Telstra group managing director of Enterprise & Government, Nerida Caesar, said the pair had had a long existing relationship – Accenture has been working with Telstra for several years to help deliver its new billing platform – and there was an opportunity to bring lessons learnt to customers.

“We’ve been in discussion for some time building up the framework,” the executive told journalists in Sydney today. “It’s been a really smooth process.” The deal was signed in April, with some customers – such as civil contractor Fulton Hogan and Stella Travel Services – having already started to use the associated services.

Accenture Australia’s managing director of its Communications & High Tech division, Steve Willis, said the company was “really excited” about the link, as it rarely partnered as deeply with organisations.

The partnership made sense from an Accenture perspective, he noted, partly because the IT services giant was a “capital-light” company in the sense that it didn’t focus on building its own datacentres and associated infrastructure as Telstra did. It was “very hard to see any overlap” between the services that Accenture and Telstra offered, he said.

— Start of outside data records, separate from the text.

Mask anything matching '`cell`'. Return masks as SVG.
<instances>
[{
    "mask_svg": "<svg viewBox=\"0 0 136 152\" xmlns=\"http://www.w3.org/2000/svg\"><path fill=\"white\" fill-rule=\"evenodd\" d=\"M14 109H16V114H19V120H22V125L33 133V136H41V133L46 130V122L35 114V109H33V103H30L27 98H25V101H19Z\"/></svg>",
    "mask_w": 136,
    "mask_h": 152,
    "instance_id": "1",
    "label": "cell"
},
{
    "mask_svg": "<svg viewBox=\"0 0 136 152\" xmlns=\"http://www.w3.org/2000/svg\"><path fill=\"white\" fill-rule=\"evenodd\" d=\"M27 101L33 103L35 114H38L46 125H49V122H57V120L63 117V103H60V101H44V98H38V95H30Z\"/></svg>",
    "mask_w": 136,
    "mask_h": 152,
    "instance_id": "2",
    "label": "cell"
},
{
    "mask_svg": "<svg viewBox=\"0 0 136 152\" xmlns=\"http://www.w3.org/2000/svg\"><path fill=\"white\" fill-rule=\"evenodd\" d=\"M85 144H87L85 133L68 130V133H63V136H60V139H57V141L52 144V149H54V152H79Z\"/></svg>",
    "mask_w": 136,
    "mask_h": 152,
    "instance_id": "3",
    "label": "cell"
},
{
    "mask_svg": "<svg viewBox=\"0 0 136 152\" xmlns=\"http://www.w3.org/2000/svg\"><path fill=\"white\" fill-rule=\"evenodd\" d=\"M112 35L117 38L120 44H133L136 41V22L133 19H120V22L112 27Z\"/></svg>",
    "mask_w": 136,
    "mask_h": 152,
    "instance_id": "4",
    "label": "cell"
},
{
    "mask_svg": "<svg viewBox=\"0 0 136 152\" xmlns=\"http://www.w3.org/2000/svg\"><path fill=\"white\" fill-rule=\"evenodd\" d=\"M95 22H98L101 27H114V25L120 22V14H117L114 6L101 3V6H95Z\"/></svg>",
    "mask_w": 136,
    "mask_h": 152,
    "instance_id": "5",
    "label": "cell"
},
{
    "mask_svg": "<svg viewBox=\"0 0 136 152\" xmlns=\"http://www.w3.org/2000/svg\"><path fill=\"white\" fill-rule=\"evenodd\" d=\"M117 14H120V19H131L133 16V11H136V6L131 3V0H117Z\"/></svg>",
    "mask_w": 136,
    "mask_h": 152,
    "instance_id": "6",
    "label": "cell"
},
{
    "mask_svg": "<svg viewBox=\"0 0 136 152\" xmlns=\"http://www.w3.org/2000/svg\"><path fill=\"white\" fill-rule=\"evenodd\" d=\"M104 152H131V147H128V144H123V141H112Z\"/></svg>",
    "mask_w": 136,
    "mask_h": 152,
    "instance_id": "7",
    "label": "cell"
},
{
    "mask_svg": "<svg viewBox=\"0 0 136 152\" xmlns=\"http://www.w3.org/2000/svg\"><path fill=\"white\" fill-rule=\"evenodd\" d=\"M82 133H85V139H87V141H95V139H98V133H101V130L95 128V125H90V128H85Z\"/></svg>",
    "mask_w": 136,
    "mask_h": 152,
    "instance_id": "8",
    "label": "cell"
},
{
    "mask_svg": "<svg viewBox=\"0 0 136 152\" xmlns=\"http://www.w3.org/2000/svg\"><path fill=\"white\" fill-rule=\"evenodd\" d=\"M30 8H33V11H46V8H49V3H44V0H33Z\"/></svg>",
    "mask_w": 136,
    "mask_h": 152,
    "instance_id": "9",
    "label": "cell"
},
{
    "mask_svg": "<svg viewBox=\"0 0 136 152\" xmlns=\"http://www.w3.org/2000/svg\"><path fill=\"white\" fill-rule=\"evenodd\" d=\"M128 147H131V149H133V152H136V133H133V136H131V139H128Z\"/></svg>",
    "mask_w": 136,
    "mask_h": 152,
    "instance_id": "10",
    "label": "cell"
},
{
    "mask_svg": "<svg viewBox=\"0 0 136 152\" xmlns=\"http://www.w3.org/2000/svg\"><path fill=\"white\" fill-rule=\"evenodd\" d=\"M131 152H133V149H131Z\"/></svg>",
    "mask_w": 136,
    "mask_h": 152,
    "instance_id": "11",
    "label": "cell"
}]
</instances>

There had been some overlap between Accenture and Telstra in that the telco had owned the KAZ IT services business. But following the sale of that business to Fujitsu last year, Telstra chief executive David Thodey left customers in no doubt as to the company’s interest in the enterprise technology market going forward – noting Telstra was not in the business of providing “IT services”.

Willis said the partnership had several advantages over rivals in the cloud services market – into which traditional outsourcers such as Fujitsu, CSC and so on are increasingly planting stakes.

It was the combination of Telstra’s Next IP network, with onshore datacenter facilities, he said, with Accenture’s experience, that would allow the pair to get ahead. “The combination of Telstra and Accenture can offer things which I don’t think anyone else in the market can offer at this point,” he said.

Telstra competitor Optus has built its own cloud computing platform based on the technology alliance which has been wrought between VMware, Cisco and EMC – known in the market as VCE. Westpac is also using the platform with its own internal private cloud. Some outsourcers – such as CSC — have already committed to providing cloud services with Microsoft’s stack, and are signing up customers for cloud-based email services, for example.

But both Telstra and Accenture executives refused to be drawn on what technology they were using to underpin the services – or what sorts of applications Accenture would specialise in providing on top.

Willis said Accenture was initially talking to clients about what applications they had and how they could be migrated into the cloud. Both Telstra and Accenture had their own applications development programs, he said, and so the pair were working on how they could be brought together.

“We’re going into each client environment to really understand that environment, their triggers to make a move,” said Caesar. “They each have a different reason as to why they’re heading down this path.” One example might be the need to make an infrastructure upgrade. “That’s a real reason to have a conversation,” said Caesar.

Both executives agreed large organisations were looking to shift spending away from capital expenditure and towards operational expenditure that would allow them to be more flexible in how they used resources.